THE TASK: Would you print the listing that follows exactly, but without its pictures?

RECORDS PROVIDED:
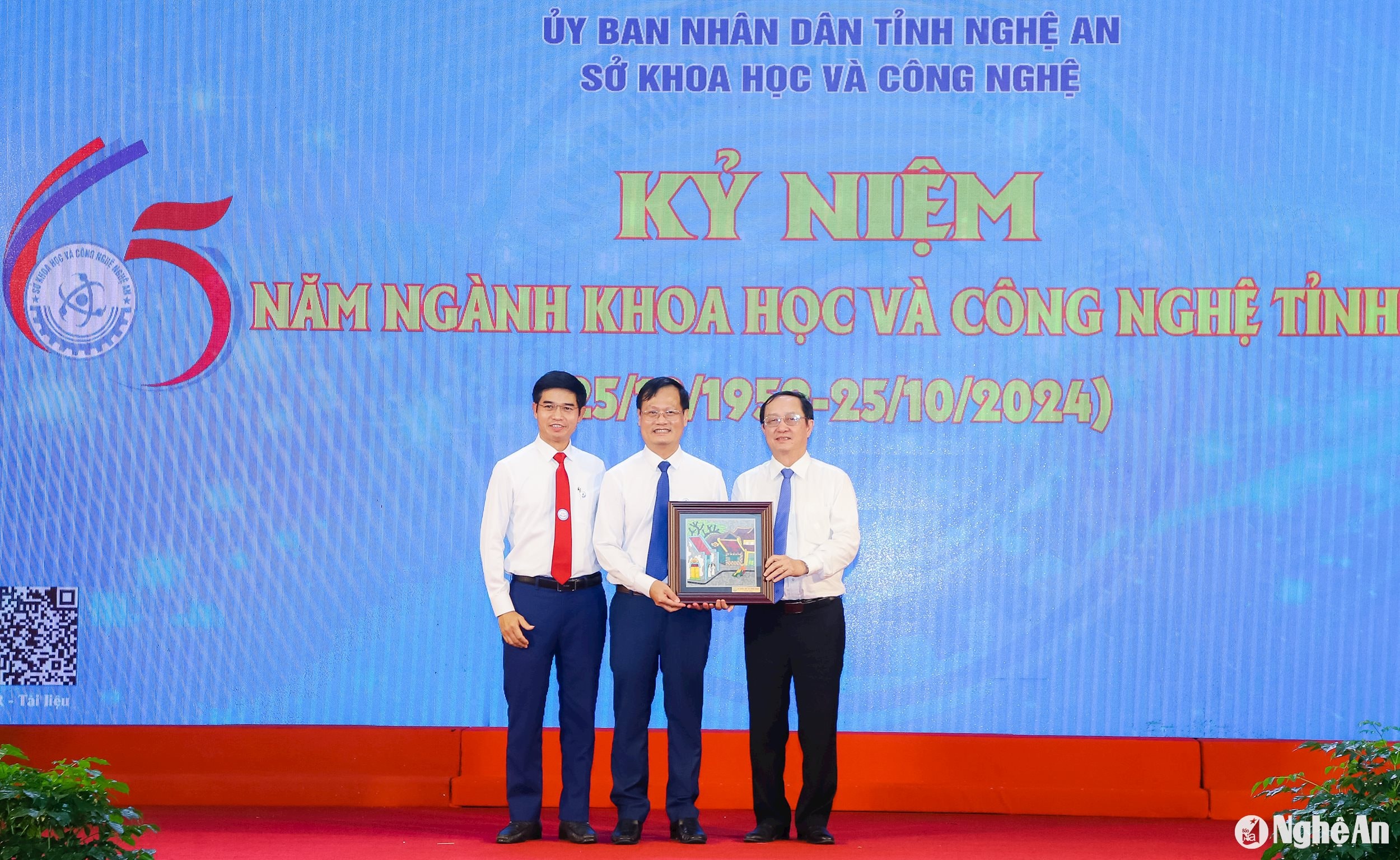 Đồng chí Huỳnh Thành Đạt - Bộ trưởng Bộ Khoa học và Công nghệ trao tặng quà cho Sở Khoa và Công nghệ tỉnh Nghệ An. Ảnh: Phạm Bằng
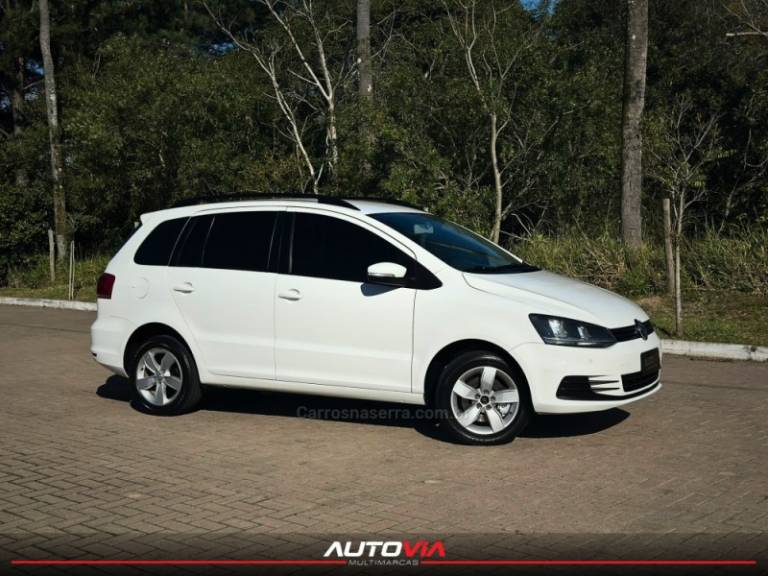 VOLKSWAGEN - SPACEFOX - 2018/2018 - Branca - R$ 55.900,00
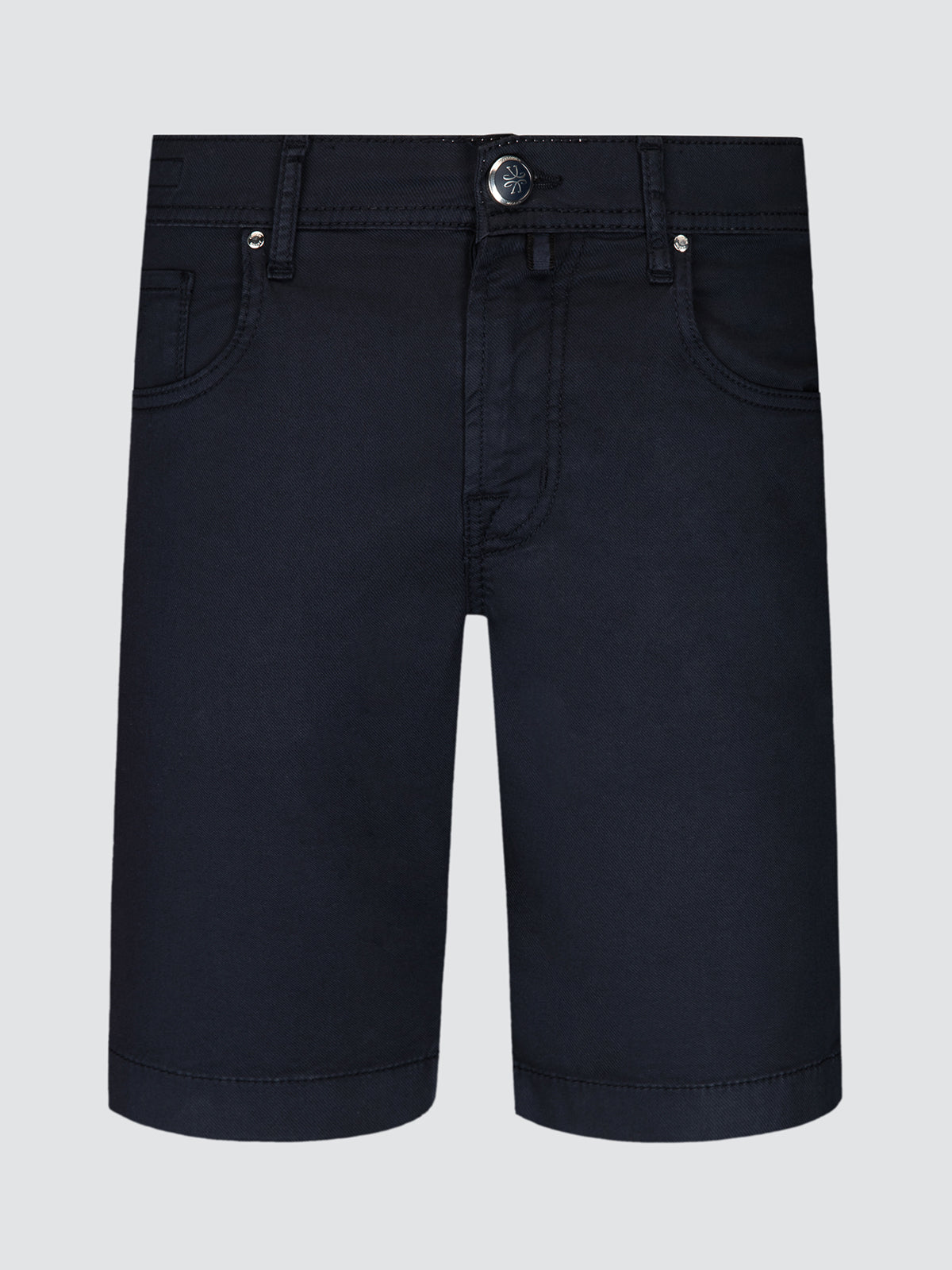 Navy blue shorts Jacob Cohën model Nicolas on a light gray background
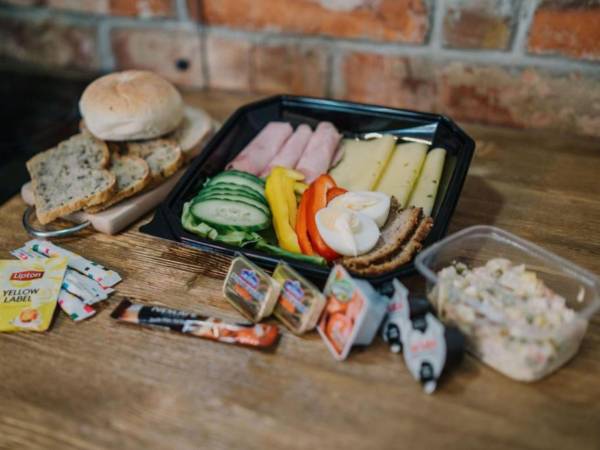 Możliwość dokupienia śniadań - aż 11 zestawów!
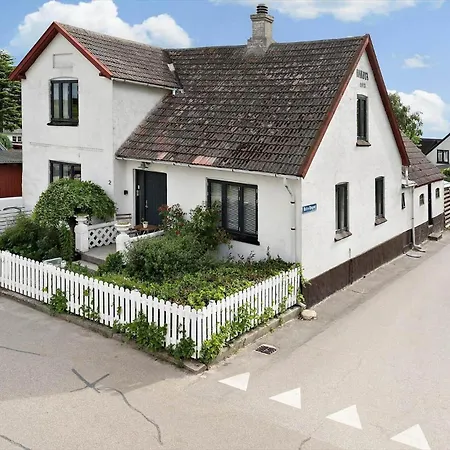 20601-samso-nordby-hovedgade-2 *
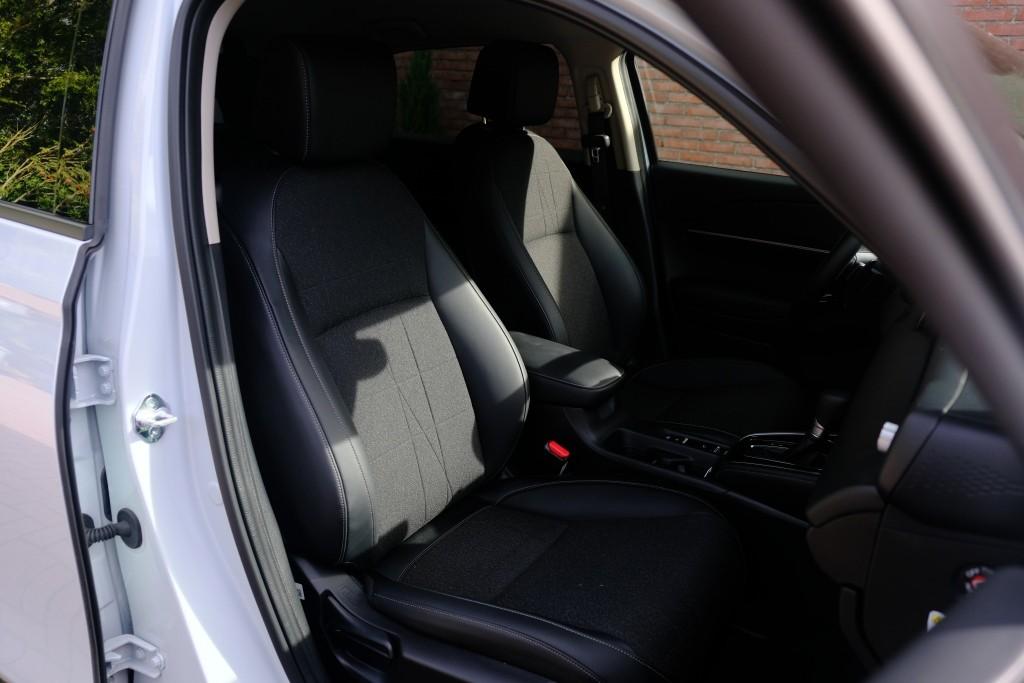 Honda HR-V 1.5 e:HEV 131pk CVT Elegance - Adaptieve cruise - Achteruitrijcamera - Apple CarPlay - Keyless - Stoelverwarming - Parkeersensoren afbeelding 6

RESPONSE:
 Đồng chí Huỳnh Thành Đạt - Bộ trưởng Bộ Khoa học và Công nghệ trao tặng quà cho Sở Khoa và Công nghệ tỉnh Nghệ An. Ảnh: Phạm Bằng
 VOLKSWAGEN - SPACEFOX - 2018/2018 - Branca - R$ 55.900,00
 Navy blue shorts Jacob Cohën model Nicolas on a light gray background
 Możliwość dokupienia śniadań - aż 11 zestawów!
 20601-samso-nordby-hovedgade-2 *
 Honda HR-V 1.5 e:HEV 131pk CVT Elegance - Adaptieve cruise - Achteruitrijcamera - Apple CarPlay - Keyless - Stoelverwarming - Parkeersensoren afbeelding 6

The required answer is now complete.